### GOAL
In full and without deviation, write out the entries that follow.

### SUPPLIED DATA

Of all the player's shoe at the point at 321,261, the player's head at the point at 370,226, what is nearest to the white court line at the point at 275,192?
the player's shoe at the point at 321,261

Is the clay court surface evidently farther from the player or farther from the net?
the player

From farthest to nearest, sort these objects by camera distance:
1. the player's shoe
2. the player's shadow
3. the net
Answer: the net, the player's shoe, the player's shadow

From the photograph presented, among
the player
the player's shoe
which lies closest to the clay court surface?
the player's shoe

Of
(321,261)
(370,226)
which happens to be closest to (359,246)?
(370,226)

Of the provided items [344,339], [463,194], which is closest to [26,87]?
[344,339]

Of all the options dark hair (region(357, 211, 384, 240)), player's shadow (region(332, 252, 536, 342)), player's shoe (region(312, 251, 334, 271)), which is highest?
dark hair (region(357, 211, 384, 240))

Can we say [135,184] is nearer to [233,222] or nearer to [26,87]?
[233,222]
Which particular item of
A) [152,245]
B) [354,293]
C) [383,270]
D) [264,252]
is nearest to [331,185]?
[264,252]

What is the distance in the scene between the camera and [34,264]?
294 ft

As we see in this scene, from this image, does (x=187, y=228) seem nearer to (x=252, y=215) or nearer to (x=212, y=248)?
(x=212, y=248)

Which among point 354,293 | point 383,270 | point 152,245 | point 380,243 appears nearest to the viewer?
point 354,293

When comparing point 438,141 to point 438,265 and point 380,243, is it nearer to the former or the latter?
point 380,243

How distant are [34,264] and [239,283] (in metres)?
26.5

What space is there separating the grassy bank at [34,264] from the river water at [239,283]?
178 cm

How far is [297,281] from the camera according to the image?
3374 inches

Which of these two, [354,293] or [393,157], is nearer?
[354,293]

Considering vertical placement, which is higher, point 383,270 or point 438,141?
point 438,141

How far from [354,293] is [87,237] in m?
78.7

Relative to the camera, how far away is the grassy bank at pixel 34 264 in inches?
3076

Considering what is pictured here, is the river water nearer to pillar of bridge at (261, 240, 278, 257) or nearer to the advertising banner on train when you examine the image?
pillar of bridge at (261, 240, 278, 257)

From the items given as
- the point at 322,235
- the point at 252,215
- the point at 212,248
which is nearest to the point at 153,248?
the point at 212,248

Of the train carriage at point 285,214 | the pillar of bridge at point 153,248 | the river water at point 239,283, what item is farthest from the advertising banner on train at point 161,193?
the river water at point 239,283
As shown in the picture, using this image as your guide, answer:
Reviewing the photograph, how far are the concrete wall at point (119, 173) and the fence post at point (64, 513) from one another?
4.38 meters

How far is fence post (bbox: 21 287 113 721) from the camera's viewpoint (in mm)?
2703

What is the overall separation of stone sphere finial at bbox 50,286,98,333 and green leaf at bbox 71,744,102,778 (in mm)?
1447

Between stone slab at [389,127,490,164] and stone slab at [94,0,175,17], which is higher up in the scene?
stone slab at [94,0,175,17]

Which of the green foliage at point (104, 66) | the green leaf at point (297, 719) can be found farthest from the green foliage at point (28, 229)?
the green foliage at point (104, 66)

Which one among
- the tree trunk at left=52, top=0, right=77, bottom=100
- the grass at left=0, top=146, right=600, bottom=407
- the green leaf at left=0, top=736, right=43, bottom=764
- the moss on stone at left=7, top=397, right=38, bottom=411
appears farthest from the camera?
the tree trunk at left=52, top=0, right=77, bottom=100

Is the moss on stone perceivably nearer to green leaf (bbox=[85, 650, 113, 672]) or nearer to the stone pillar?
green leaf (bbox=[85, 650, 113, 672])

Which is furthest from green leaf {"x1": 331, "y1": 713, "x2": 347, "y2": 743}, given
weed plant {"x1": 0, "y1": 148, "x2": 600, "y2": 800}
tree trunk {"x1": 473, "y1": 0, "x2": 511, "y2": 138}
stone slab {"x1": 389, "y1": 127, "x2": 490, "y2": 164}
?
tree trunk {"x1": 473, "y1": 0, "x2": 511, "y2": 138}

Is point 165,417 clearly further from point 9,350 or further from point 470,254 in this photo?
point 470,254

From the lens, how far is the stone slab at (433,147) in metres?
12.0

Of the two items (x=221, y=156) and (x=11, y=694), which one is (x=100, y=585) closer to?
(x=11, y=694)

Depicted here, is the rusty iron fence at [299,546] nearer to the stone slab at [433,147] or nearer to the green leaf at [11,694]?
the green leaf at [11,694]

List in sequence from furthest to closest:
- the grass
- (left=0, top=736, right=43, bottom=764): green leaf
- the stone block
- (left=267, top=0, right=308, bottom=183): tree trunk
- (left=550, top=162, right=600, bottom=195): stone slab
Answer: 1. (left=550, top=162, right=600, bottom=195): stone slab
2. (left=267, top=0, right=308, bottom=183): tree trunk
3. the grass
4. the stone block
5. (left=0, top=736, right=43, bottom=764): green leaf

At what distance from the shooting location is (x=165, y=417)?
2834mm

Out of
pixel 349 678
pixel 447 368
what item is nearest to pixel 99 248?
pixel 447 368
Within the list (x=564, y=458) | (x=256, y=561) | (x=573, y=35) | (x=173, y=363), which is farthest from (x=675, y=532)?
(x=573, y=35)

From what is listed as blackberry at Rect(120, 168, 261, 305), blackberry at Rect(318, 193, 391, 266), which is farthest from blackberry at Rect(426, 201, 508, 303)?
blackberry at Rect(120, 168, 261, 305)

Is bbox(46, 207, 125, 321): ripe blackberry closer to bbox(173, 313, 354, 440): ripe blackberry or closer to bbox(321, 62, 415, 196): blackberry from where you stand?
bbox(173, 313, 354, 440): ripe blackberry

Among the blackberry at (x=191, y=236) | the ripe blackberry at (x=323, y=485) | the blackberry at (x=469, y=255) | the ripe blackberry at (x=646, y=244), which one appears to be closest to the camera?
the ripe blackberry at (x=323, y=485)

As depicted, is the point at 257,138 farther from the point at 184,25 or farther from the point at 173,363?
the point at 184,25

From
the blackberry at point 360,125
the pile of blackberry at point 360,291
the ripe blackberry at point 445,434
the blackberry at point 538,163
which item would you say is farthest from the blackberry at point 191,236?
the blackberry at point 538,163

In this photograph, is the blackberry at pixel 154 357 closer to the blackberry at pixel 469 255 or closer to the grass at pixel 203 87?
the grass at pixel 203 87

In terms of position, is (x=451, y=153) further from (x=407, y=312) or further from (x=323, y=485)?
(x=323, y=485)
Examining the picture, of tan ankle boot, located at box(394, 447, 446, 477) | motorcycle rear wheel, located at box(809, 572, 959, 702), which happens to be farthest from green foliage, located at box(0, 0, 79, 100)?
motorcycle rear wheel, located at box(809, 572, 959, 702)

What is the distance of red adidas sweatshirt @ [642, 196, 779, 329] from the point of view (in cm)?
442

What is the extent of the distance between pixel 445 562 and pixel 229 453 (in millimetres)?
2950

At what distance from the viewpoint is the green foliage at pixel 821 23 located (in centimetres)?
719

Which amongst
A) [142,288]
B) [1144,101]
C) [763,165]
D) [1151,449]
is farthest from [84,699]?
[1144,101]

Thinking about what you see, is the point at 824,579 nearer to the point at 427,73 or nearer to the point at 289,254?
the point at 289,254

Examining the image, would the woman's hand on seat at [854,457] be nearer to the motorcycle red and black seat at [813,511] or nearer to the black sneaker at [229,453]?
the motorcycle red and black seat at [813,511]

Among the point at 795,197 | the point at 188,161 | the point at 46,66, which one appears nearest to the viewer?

### COMPLETED TASK
Of all the player's shoe at the point at 321,261, the player's head at the point at 370,226, what is nearest to the white court line at the point at 275,192?
the player's shoe at the point at 321,261

Is the clay court surface evidently farther from the player or farther from the net?
the player

From farthest to nearest, sort these objects by camera distance:
1. the player's shoe
2. the player's shadow
3. the net
Answer: the net, the player's shoe, the player's shadow

From the photograph presented, among
the player
the player's shoe
which lies closest to the clay court surface?
the player's shoe

Of
(321,261)
(370,226)
which happens to be closest to (359,246)?
(370,226)

Of the provided items [344,339], [463,194], which is closest to [26,87]?
[344,339]

Of all the options dark hair (region(357, 211, 384, 240)), player's shadow (region(332, 252, 536, 342)), player's shoe (region(312, 251, 334, 271)), which is highest?
dark hair (region(357, 211, 384, 240))

Can we say [135,184] is nearer to [233,222] or nearer to [26,87]?
[233,222]
Which particular item of
A) [152,245]
B) [354,293]
C) [383,270]
D) [264,252]
is nearest to [331,185]?
[264,252]

What is the distance in the scene between the camera and [34,264]?
294 ft

As we see in this scene, from this image, does (x=187, y=228) seem nearer to (x=252, y=215) or nearer to (x=212, y=248)?
(x=212, y=248)

Which among point 354,293 | point 383,270 | point 152,245 | point 380,243 appears nearest to the viewer?
point 354,293

When comparing point 438,141 to point 438,265 and point 380,243, is it nearer to the former or the latter?
point 380,243

How distant are [34,264] and [239,283] (in metres)?
26.5

What space is there separating the grassy bank at [34,264] from the river water at [239,283]?
178 cm

How far is [297,281] from the camera according to the image?
3374 inches

Which of these two, [354,293] or [393,157], is nearer?
[354,293]

Considering vertical placement, which is higher, point 383,270 or point 438,141?
point 438,141

How far from [354,293] is [87,237] in m?
78.7

Relative to the camera, how far away is the grassy bank at pixel 34 264 in inches?
3076

Considering what is pictured here, is the river water nearer to pillar of bridge at (261, 240, 278, 257) or nearer to the advertising banner on train when you examine the image?
pillar of bridge at (261, 240, 278, 257)

From the items given as
- the point at 322,235
- the point at 252,215
- the point at 212,248
which is nearest to the point at 153,248?
the point at 212,248

Of the train carriage at point 285,214 | the pillar of bridge at point 153,248 | the river water at point 239,283, what item is farthest from the advertising banner on train at point 161,193?
the river water at point 239,283
As shown in the picture, using this image as your guide, answer:
Reviewing the photograph, how far are the concrete wall at point (119, 173) and the fence post at point (64, 513) from one another?
4.38 meters

How far is fence post (bbox: 21 287 113 721) from the camera's viewpoint (in mm)?
2703

What is the overall separation of stone sphere finial at bbox 50,286,98,333 and green leaf at bbox 71,744,102,778 (in mm)?
1447

Between stone slab at [389,127,490,164] and stone slab at [94,0,175,17], which is higher up in the scene?
stone slab at [94,0,175,17]

Which of the green foliage at point (104, 66) | the green leaf at point (297, 719) can be found farthest from the green foliage at point (28, 229)?
the green foliage at point (104, 66)

Which one among
- the tree trunk at left=52, top=0, right=77, bottom=100
- the grass at left=0, top=146, right=600, bottom=407
- the green leaf at left=0, top=736, right=43, bottom=764
- the moss on stone at left=7, top=397, right=38, bottom=411
appears farthest from the camera?
the tree trunk at left=52, top=0, right=77, bottom=100

Is the moss on stone perceivably nearer to green leaf (bbox=[85, 650, 113, 672]) or nearer to the stone pillar?
green leaf (bbox=[85, 650, 113, 672])

Which is furthest from green leaf {"x1": 331, "y1": 713, "x2": 347, "y2": 743}, given
weed plant {"x1": 0, "y1": 148, "x2": 600, "y2": 800}
tree trunk {"x1": 473, "y1": 0, "x2": 511, "y2": 138}
stone slab {"x1": 389, "y1": 127, "x2": 490, "y2": 164}
?
tree trunk {"x1": 473, "y1": 0, "x2": 511, "y2": 138}

Is point 165,417 clearly further from point 9,350 or further from point 470,254 in this photo?
point 470,254

From the lens, how far is the stone slab at (433,147) in metres?
12.0

Of the two items (x=221, y=156) and (x=11, y=694), which one is (x=100, y=585) closer to?
(x=11, y=694)

Depicted here, is the rusty iron fence at [299,546] nearer to the stone slab at [433,147] or nearer to the green leaf at [11,694]?
the green leaf at [11,694]

List in sequence from furthest to closest:
- the grass
- (left=0, top=736, right=43, bottom=764): green leaf
- the stone block
- (left=267, top=0, right=308, bottom=183): tree trunk
- (left=550, top=162, right=600, bottom=195): stone slab
Answer: 1. (left=550, top=162, right=600, bottom=195): stone slab
2. (left=267, top=0, right=308, bottom=183): tree trunk
3. the grass
4. the stone block
5. (left=0, top=736, right=43, bottom=764): green leaf

At what distance from the shooting location is (x=165, y=417)?
2834mm

Out of
pixel 349 678
pixel 447 368
what item is nearest to pixel 99 248?
pixel 447 368
Within the list (x=564, y=458) | (x=256, y=561) | (x=573, y=35) | (x=173, y=363), which is farthest from (x=675, y=532)?
(x=573, y=35)

From what is listed as blackberry at Rect(120, 168, 261, 305), blackberry at Rect(318, 193, 391, 266), which is farthest from blackberry at Rect(426, 201, 508, 303)?
blackberry at Rect(120, 168, 261, 305)

Is bbox(46, 207, 125, 321): ripe blackberry closer to bbox(173, 313, 354, 440): ripe blackberry or closer to bbox(321, 62, 415, 196): blackberry from where you stand?
bbox(173, 313, 354, 440): ripe blackberry

Among the blackberry at (x=191, y=236) | the ripe blackberry at (x=323, y=485) | the blackberry at (x=469, y=255) | the ripe blackberry at (x=646, y=244), which one appears to be closest to the camera?
the ripe blackberry at (x=323, y=485)

As depicted, is the point at 257,138 farther from the point at 184,25 or farther from the point at 173,363?
the point at 184,25

From
the blackberry at point 360,125
the pile of blackberry at point 360,291
the ripe blackberry at point 445,434
the blackberry at point 538,163
which item would you say is farthest from the blackberry at point 191,236?
the blackberry at point 538,163

In this photograph, is the blackberry at pixel 154 357 closer to the blackberry at pixel 469 255 or closer to the grass at pixel 203 87?
the grass at pixel 203 87

In terms of position, is (x=451, y=153) further from (x=407, y=312) or further from (x=323, y=485)?
(x=323, y=485)
Examining the picture, of tan ankle boot, located at box(394, 447, 446, 477) | motorcycle rear wheel, located at box(809, 572, 959, 702), which happens to be farthest from green foliage, located at box(0, 0, 79, 100)?
motorcycle rear wheel, located at box(809, 572, 959, 702)

What is the distance of red adidas sweatshirt @ [642, 196, 779, 329] from the point of view (in cm)?
442

What is the extent of the distance between pixel 445 562 and pixel 229 453 (in millimetres)?
2950

At what distance from the viewpoint is the green foliage at pixel 821 23 located (in centimetres)?
719

Which amongst
A) [142,288]
B) [1144,101]
C) [763,165]
D) [1151,449]
is farthest from [84,699]?
[1144,101]

Thinking about what you see, is the point at 824,579 nearer to the point at 427,73 or nearer to the point at 289,254?
the point at 289,254

Examining the image, would the woman's hand on seat at [854,457] be nearer to the motorcycle red and black seat at [813,511] or nearer to the black sneaker at [229,453]?
the motorcycle red and black seat at [813,511]

Among the point at 795,197 | the point at 188,161 | the point at 46,66, which one appears nearest to the viewer?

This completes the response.